What is the coordinator agent pattern in coding?

A multi-agent architecture where a central Coordinator decomposes tasks into a dependency-ordered DAG, delegates scoped subtasks to parallel Implementors, and uses a Verifier to validate outputs against the specification. It prevents file conflicts, context drift, and cascading errors. VeriMAP (EACL 2026) provides the published reference; Cosmos implements it in production.

How does the Verifier differ from running tests?

The Verifier coordinates multiple validation modalities instead of a single test suite, running deterministic checks first (linters, type checkers, tests) then LLM semantic review. SpecLoop research showed structured diagnostic feedback outperforms binary pass/fail. Test suites feed into the Verifier as one input among several.

When should teams avoid CIV?

When a single well-prompted agent can handle the task. Osmani's orchestrator guidance favors starting single-agent and adding orchestration only when complexity and parallelism justify it. CIV fits parallelizable multi-file work with cross-service dependencies; single-file changes and exploratory work usually do not need it.

How does Cosmos's shared context differ from GitHub Spec Kit?

Spec Kit produces spec.md, plan.md, and tasks.md that agents consume but do not update. Cosmos's coordination layer is bidirectional: agents write back corrections and completions as work progresses, and tenant memory persists those learnings across sessions so the next run starts smarter than the last.

What prevents file conflicts between parallel agents?

Git worktrees. Anthropic's Claude Code common workflows, Cosmos's isolated Environments, and the debugging parallel agents guide all use worktree-level isolation, with each Implementor on its own branch.

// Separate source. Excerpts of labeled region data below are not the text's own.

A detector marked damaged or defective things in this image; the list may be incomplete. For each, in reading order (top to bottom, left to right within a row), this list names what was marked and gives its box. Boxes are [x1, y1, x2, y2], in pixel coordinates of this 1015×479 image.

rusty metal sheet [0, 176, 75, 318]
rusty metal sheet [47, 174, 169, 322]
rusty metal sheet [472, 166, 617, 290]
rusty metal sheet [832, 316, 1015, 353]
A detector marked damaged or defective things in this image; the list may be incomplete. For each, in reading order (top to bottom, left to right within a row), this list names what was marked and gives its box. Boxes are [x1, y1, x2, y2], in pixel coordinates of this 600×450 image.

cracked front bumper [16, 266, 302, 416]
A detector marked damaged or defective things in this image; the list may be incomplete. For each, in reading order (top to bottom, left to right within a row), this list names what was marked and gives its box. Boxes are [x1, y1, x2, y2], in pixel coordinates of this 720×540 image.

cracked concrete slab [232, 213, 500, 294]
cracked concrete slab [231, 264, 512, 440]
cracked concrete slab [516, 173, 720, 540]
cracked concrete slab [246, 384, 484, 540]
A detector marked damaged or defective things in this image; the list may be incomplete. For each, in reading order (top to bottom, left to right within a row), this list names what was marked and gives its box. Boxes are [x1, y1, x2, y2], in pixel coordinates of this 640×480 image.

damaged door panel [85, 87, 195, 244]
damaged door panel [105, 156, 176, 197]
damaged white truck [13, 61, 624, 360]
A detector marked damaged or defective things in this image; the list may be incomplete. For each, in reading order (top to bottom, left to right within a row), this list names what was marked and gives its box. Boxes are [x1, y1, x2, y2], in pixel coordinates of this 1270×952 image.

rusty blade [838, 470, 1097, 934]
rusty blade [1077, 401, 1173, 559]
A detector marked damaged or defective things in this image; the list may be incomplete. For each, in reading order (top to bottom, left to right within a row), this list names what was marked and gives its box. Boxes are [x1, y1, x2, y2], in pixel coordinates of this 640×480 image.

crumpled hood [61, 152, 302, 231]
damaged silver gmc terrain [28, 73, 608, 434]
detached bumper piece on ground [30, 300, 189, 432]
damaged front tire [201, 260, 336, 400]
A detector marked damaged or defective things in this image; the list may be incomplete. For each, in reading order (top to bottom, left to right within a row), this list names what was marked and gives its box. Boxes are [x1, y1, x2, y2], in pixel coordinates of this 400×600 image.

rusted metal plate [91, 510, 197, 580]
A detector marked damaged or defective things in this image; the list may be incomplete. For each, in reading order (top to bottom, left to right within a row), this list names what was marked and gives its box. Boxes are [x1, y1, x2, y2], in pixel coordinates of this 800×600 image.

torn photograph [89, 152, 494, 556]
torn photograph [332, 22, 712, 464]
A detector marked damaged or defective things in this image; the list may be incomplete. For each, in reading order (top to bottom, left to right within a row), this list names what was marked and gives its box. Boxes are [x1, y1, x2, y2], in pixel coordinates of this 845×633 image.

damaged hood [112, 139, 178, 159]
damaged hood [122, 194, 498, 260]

Coordinator-Implementor-Verifier Pattern for Dev Teams

The Coordinator-Implementor-Verifier (CIV) pattern is a three-role agent architecture where a Coordinator decomposes tasks into a dependency-ordered plan, parallel Implementors execute scoped subtasks in isolated contexts, and a Verifier validates each output against the original specification before proceeding.

TL;DR

Uncoordinated AI coding agents produce conflicts, duplicated code, and cascading errors. CIV addresses this by splitting work into planning (Coordinator), execution (Implementors), and validation (Verifier) with dependency ordering and isolation. Cosmos implements CIV with shared context, memory, and isolated environments. The pattern carries real cost in tokens and Coordinator quality dependence, making it wrong for single-file work.

Why Parallel Agent Work Needs Coordination

Running three AI agents on a feature branch sounds like 3x throughput until two agents edit the same file and one silently erases the other's work. Errors in agentic systems compound, so minor issues that are manageable in traditional software derail agents entirely. Codex documentation and community discussions note that concurrent work on the same files routinely produces merge conflicts a human would have caught at plan time.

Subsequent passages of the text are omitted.